Hijacked Harvest: Peruvian Maca in Peril
Photo illustration by Jeremy Purser
Mark Ament woke up to a nightmare. It had been weeks since he placed an order for maca from one of his trusted Peruvian suppliers, early in July. “Then out of the blue, they notified us of a threefold price increase,” he says with a quiver in his voice. “Days later they told us certain varieties might be completely unavailable.” Prices continued to climb.
It’s understandable why Ament is shaken. He runs a small family business called The Maca Team, which specializes in fresh Peruvian maca sold at a low markup. Peru is the biggest producer of this superfood turnip, largely because of an export ban on maca root and seed. To cash in on growing Asian demand, Chinese nationals posing as summer tourists have illegally smuggled thousands of tons of whole maca. They’ve hijacked up to 80 percent of the harvest, according to multiple sources.
Ament describes a Wild West scenario where maca farmers are approached with suitcases full of money, while giant sacks of maca are gleefully loaded into trucks. Law enforcement is absent from the fields, and there are few checkpoints across the long southern border with Bolivia, which holds no export ban on maca root. Based on his discussions with suppliers, Arment estimates a couple hundred smugglers are involved at most.
Many Peruvian maca farmers have broken their contracts with national producers who turn the root into powder. Typical cost for a kilo of dried maca has been 12 soles, or about four U.S. dollars — while Chinese tourists are offering 30 to 50 soles. A kilo of potent black maca can now grab 70 soles.
Maca thrives at high altitudes — up to 15,000 feet — which supposedly supports its reputation as an endurance and fertility supplement. Its slightly sweet, malt caramel flavor becomes bitter after sitting around for a few months, and much of the hijacked harvest may be submerged in an alcohol extraction.

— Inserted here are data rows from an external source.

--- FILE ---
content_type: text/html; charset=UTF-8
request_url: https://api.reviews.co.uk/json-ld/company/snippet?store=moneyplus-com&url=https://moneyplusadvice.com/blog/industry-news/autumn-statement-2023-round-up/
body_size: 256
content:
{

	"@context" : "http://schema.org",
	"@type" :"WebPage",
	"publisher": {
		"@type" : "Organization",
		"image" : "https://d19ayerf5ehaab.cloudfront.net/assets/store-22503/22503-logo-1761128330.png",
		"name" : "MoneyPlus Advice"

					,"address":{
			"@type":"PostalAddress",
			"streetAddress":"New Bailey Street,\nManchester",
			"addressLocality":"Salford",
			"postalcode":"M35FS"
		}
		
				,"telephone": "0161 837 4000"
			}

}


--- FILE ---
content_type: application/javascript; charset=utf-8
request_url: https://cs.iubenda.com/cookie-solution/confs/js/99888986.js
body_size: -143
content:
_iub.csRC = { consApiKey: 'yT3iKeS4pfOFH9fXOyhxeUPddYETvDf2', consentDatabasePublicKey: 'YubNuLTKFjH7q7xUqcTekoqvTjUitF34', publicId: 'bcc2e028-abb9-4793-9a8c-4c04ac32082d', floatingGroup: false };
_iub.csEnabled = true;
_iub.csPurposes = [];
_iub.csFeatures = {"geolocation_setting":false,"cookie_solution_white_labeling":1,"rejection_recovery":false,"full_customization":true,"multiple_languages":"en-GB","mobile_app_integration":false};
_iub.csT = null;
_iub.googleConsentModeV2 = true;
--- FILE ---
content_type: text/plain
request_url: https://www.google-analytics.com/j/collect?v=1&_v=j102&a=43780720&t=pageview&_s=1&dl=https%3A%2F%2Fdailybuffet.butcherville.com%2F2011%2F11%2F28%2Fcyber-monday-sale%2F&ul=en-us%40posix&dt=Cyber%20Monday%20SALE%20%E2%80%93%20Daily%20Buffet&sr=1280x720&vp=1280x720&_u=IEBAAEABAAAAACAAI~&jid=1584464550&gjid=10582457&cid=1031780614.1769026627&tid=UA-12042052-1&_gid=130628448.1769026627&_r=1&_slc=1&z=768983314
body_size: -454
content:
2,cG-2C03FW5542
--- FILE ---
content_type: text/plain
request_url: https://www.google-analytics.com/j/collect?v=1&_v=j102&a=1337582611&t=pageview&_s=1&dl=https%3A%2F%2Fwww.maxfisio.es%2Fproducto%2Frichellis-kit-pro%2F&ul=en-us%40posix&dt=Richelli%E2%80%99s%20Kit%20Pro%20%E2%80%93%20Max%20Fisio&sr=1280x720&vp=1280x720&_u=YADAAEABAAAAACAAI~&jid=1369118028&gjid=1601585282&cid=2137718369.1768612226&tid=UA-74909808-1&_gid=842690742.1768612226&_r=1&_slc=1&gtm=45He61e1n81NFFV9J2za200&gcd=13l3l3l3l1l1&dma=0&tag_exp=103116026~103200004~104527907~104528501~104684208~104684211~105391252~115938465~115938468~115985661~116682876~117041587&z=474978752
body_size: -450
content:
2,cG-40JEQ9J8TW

Ament and others believe that China is trying to grow its own superior maca, but that discerning Chinese customers are refusing the adulterated powders produced domestically. Managing Director Jamie Spell of Nutraceuticals International Group, one of the largest importers of maca, calls the situation an economic and agricultural affront.

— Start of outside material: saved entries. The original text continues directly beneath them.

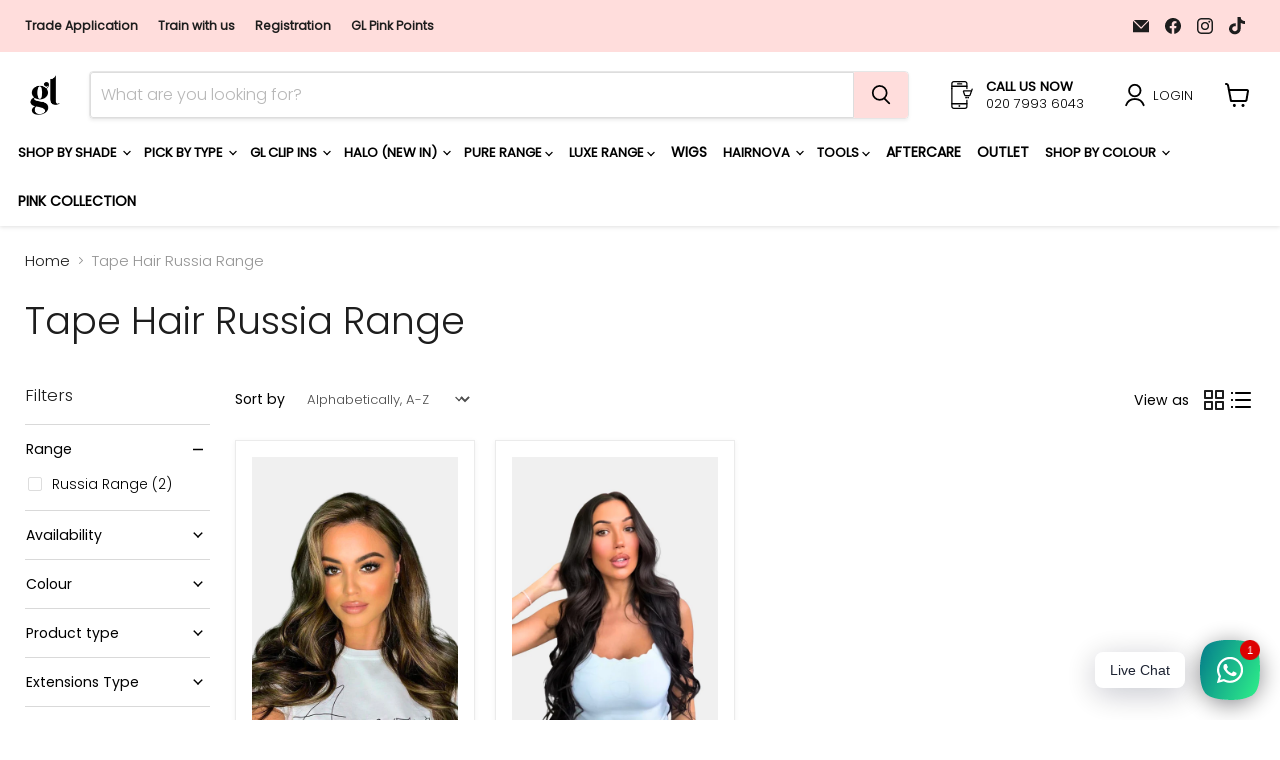

--- FILE ---
content_type: text/javascript
request_url: https://glhair.uk/cdn/shop/t/22/assets/instantPage.min.js?v=69349586249780280781742315938
body_size: 3
content:
(()=>{var t={737:()=>{let t,e,n;const o=document.createElement("link"),a=o.relList&&o.relList.supports&&o.relList.supports("prefetch"),s=navigator.connection&&navigator.connection.saveData,r="instantAllowQueryString"in document.body.dataset,i="instantAllowExternalLinks"in document.body.dataset,c="instantWhitelist"in document.body.dataset;let d=65,u=!1,l=!1;if("instantIntensity"in document.body.dataset)if("mousedown"==document.body.dataset.instantIntensity.substr(0,9))u=!0,"mousedown-only"==document.body.dataset.instantIntensity&&(l=!0);else{const t=parseInt(document.body.dataset.instantIntensity);isNaN(t)||(d=t)}if(a&&!s){o.rel="prefetch",document.head.appendChild(o);const a={capture:!0,passive:!0};l||document.addEventListener("touchstart",(function(e){n=performance.now();const o=e.target.closest("a");if(!h(o))return;o.addEventListener("touchcancel",f,{passive:!0}),o.addEventListener("touchend",f,{passive:!0}),t=o.href,m(o.href)}),a),u?document.addEventListener("mousedown",(function(e){const n=e.target.closest("a");if(!h(n))return;n.addEventListener("mouseout",p,{passive:!0}),t=n.href,m(n.href)}),a):document.addEventListener("mouseover",(function(o){if(performance.now()-n<1100)return;const a=o.target.closest("a");if(!h(a))return;a.addEventListener("mouseout",p,{passive:!0}),t=a.href,e=setTimeout((()=>{m(a.href),e=void 0}),d)}),a)}function f(){t=void 0,v()}function p(n){n.relatedTarget&&n.target.closest("a")==n.relatedTarget.closest("a")||(e&&(clearTimeout(e),e=void 0),t=void 0,v())}function h(e){if(e&&e.href&&t!=e.href&&(!c||"instant"in e.dataset)&&(i||e.origin==location.origin||"instant"in e.dataset)&&["http:","https:"].includes(e.protocol)&&("http:"!=e.protocol||"https:"!=location.protocol)&&(r||!e.search||"instant"in e.dataset)&&!(e.hash&&e.pathname+e.search==location.pathname+location.search||"noInstant"in e.dataset))return!0}function m(t){o.href=t}function v(){o.removeAttribute("href")}}},e={};function n(o){if(e[o])return e[o].exports;var a=e[o]={exports:{}};return t[o](a,a.exports,n),a.exports}n.n=t=>{var e=t&&t.__esModule?()=>t.default:()=>t;return n.d(e,{a:e}),e},n.d=(t,e)=>{for(var o in e)n.o(e,o)&&!n.o(t,o)&&Object.defineProperty(t,o,{enumerable:!0,get:e[o]})},n.o=(t,e)=>Object.prototype.hasOwnProperty.call(t,e),(()=>{"use strict";n(737)})()})();
//# sourceMappingURL=instantPage.min.js.map?1740096011278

“They are trying to grow this crop on a massive scale in Yunnan Province,” she says. “However, the quality is very low, the taste and shape are different—it’s biologically impossible, basically.” She quotes incredible Chinese market prices: 500 yuans for 50 grams of Peruvian maca root, equivalent to about 1600 U.S. dollars per kilogram.
Spell says China “is notorious for duplicating and imitating compounds,” and Ament points to Chinese patents on GMO maca (GMOs are banned in Peru until 2021). Dr. Carlos Quiros, geneticist and professor emeritus with UC Davis, doesn’t buy this explanation.
“If we’re talking about conventional breeding to produce a higher yielding maca, note that the flowers are really small,” he explains. “They seem to self-pollinate before opening, so removing the anthers to cross-pollinate is extremely difficult.”
The spread of maca is a consequence of globalization, like how lettuce is no longer associated with Egyptian culture.
Dr. Quiros says he can’t think of any trait which could be of value if introduced via genetic engineering. He describes maca as a minor crop, for which transgenesis research would be an expense hard to justify. In his experience, it’s not that simple to develop technology for a trendy food, in order to unleash products on the market.
“As for hijacking an entire harvest for this purpose, that seems overkill,” he says. “One only needs a small sample of maca to easily produce copious seeds.” For him, the spread of maca is a consequence of globalization, like how lettuce is no longer associated with Egyptian culture. After all, Peru is a leading exporter of asparagus, a plant well-loved by ancient Greek and Roman gardeners.
Ament concedes that maca is a wild food that could benefit from developed knowledge. “Farmers are essentially just throwing down seeds, it hasn’t really been intensively cultivated.” He is mostly concerned that Chinese-grown maca will suffer from pollution, referring to Yunnan Province as “a chromium dump.” Dr. Quiros is quick to point out that maca-rich Junin Province in Peru is known for extreme heavy metal pollution — a result of irresponsible mining practices.
The certified organic products of The Maca Team are of the cleanest variety from a small co-op, insists Arment, who started the business while teaching raw food classes in 2004. Now, 10 years in, he’s not sure about tomorrow. When Jamie Spell says her 35-year-old natural products giant is “tremendously affected,” you have to wonder about the little guy.
“We keep waiting for good news,” Ament says, laughing nervously from his Tennessee headquarters. “Not all of the maca is out of the ground yet—that’s my hope.”
Correction: An initial version of this email had Mark Ament’s last name spelled Arment.